Au niveau macro, les causes structurelles sont assez claires. Parmi celles-ci, le capitalisme militaire, extractiviste, industriel, la structuration sociale en classe ainsi que l'État-nation. D'autant plus que ce dernier maintient les structures par la force « légitime » et « proportionnée ». Il ne faut pas s'attendre à une quelconque amélioration de la situation, tant que ce système sera la force motrice du « développement ». Comme le montrent les approches de l'Europe qui financent des pays, notamment en Afrique, pour retenir les personnes au départ ou en transit.

Il est plus que jamais nécessaire d’entreprendre une approche radicale qui envisage la suppression de l'État comme source d'autorité publique, la suppression de la justice du dominant pour trancher et, de façon générale, qui vise l’élimination de toutes les oppressions. Il est nécessaire de changer fondamentalement les modèles économiques et que le dons-pour-dons remplace les devises. Sans cela, l'urgence ne pourra pas laisser la place à une autre société, basée sur une solidarité inconditionnelle, faisant fi des classes et des catégories aliénantes. Les classes sociales et les oppressions qui en découlent sont aujourd'hui bien dissimulées dans les discours publics. En effet, dans toutes les « crises » engendrées par le binôme capitalisme-État-nation, les positions réformistes sont plébiscitées, mises en avant par la publicité des médias qui sont détenus par une poignée de riches individus, que ce soit dans la « gestion des migrants », pour l'écologie, contre le chômage ou encore dans la gestion de la crise économique. Les solutions qui sortent de ce système, avec leur lot de financements, ne règlent aucunement l'urgence pas plus que le fond du problème, voire l'entretiennent par leur propre existence. Il suffit de voir d'où viennent les fonds lorsqu'ils sont privés. Quant aux fonds publics, regardez du côté des entreprises d'armement, des barbelés, des prisons sécurisées, des centres fermés, de Frontex et de la Libye, et ce ne sera qu'un avant-goût. D'ailleurs, il est reconnu qu'avec un bon marketing, il est possible de vendre de la « merde ».

Au niveau micro, les bénévoles viennent pour résoudre l'urgence et ils repartiront le cœur plein de bonté humaine, de compassion, d'images folles et grisantes. Au mieux auront-ils rencontré des « bonnes pratiques ». Cependant, n'ayant pas les moyens individuellement de s'attaquer aux causes, il est probable qu'ils n'aient que contribué à perpétuer le système aux côtés des acteurs classiques. 

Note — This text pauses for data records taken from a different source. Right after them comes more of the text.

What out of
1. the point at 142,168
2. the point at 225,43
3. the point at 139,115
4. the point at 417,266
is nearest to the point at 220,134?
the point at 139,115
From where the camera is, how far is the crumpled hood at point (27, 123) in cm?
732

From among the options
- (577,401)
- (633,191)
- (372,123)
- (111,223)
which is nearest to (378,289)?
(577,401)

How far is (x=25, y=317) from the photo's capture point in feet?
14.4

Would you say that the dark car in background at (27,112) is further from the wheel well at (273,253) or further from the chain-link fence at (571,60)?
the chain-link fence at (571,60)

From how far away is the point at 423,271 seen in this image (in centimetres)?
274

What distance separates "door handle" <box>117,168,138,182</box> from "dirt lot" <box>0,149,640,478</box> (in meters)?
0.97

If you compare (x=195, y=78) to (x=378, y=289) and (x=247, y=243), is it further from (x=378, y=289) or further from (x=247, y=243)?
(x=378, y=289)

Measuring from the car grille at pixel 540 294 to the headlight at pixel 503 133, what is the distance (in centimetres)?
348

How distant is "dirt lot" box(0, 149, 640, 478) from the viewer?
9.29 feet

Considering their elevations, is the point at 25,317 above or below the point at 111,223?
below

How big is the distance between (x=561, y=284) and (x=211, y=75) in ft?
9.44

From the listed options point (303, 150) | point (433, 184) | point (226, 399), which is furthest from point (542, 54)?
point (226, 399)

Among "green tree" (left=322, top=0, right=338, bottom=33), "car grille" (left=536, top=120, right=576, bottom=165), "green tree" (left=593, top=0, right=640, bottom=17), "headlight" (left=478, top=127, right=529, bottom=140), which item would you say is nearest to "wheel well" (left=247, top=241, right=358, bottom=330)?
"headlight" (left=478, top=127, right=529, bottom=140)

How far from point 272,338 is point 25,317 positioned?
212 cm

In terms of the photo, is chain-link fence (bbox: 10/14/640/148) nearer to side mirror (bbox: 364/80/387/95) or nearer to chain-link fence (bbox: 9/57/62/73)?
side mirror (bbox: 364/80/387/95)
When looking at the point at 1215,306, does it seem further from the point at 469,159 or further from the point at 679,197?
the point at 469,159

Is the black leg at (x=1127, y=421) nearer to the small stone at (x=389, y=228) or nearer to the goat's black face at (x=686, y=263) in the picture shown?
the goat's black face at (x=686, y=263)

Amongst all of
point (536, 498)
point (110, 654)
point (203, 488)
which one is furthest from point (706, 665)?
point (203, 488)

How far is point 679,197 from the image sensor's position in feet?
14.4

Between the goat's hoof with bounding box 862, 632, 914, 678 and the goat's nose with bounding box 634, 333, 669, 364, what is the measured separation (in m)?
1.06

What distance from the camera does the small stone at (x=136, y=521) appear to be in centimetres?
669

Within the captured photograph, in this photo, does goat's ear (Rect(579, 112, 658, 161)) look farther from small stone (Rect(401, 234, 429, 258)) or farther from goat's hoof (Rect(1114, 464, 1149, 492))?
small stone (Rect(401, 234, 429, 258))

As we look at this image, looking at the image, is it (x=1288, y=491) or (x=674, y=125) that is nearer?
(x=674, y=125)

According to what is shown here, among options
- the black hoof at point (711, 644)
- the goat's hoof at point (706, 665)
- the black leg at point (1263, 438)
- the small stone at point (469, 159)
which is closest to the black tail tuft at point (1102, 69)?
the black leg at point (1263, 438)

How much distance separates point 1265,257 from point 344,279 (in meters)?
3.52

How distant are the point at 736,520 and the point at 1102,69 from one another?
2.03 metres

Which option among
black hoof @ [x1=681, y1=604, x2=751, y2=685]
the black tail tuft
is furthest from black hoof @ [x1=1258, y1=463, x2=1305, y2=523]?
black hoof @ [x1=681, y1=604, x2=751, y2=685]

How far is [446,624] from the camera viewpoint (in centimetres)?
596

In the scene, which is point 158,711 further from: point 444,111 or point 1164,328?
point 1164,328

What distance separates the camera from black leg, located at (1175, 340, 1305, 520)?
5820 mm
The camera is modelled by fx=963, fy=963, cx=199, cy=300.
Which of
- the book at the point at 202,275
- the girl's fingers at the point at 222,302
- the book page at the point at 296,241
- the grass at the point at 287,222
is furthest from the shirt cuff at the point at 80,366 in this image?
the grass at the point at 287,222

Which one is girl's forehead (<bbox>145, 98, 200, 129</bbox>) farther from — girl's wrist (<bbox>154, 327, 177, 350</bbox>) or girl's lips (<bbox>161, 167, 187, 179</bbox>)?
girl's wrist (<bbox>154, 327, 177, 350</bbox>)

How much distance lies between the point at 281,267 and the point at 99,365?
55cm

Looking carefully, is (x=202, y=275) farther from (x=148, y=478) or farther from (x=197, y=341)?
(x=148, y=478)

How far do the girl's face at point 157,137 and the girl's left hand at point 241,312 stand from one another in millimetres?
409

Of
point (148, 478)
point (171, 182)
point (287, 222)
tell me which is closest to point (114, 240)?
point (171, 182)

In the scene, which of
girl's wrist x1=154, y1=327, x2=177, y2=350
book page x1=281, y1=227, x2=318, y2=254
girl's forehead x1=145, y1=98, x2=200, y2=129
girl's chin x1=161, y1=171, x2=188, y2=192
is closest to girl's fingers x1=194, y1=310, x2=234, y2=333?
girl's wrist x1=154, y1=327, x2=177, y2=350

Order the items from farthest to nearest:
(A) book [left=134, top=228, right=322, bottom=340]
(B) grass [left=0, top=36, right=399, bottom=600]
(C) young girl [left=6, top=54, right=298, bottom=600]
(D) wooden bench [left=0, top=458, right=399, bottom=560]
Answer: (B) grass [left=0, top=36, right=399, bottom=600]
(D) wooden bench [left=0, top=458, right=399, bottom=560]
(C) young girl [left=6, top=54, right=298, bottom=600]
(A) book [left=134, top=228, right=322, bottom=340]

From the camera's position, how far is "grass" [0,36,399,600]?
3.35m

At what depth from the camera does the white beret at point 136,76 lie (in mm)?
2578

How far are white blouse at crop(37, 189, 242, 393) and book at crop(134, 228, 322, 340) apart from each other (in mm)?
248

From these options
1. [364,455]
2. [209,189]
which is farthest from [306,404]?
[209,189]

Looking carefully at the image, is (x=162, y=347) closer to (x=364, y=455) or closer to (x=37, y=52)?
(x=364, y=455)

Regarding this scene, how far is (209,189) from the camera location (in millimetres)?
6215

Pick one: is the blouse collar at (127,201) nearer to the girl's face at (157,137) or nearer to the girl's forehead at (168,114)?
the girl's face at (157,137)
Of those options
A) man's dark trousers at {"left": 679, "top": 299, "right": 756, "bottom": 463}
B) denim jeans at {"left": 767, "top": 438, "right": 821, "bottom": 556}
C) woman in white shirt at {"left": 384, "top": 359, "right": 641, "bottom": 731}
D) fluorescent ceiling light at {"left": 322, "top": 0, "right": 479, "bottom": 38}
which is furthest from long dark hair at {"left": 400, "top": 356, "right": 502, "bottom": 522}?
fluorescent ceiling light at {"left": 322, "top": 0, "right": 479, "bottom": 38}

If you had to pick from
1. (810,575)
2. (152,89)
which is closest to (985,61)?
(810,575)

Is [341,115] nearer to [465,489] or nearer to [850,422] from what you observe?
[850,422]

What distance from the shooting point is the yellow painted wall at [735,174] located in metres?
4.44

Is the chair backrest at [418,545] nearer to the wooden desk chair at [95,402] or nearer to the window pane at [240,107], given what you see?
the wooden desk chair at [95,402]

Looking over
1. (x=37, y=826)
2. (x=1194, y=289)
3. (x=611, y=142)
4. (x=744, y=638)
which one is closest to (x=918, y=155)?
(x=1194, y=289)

Dans ce cadre, un déplacement, un déménagement, un exil deviennent secondaires : une pièce attachée, déracinée de son sens humain, de son sens social, de son sens économique, de son sens politique... Donnez-leur un nom, et ce seront des personnes ; donnez-leur un chiffre et ce ne sont plus que des statistiques.

Pour « nous », « migration, pourquoi ? » Parce-que cela rapporte des milliards aux classes sociales aisées et contribue au maintien de ce qu'ils appellent « paix sociale ».

Pour « eux », « migration, pourquoi ? » Il serait intéressant de le leur demander. Demander, mais dans quel système ? Dès lors, comment ne pas en faire un chiffre et un étalage pour la charité ? 

Et pour « moi », « migration, pourquoi ? ». Une bien longue question... Ai-je seulement osé me la poser ? 

À quand une approche organisée des mouvements sociaux, commune aux différentes crises, radicale et sans aménagements réformistes ? Autrement dit, sans se complaire dans le programme des « puissants », car il est plus que temps de « décoloniser notre monde ».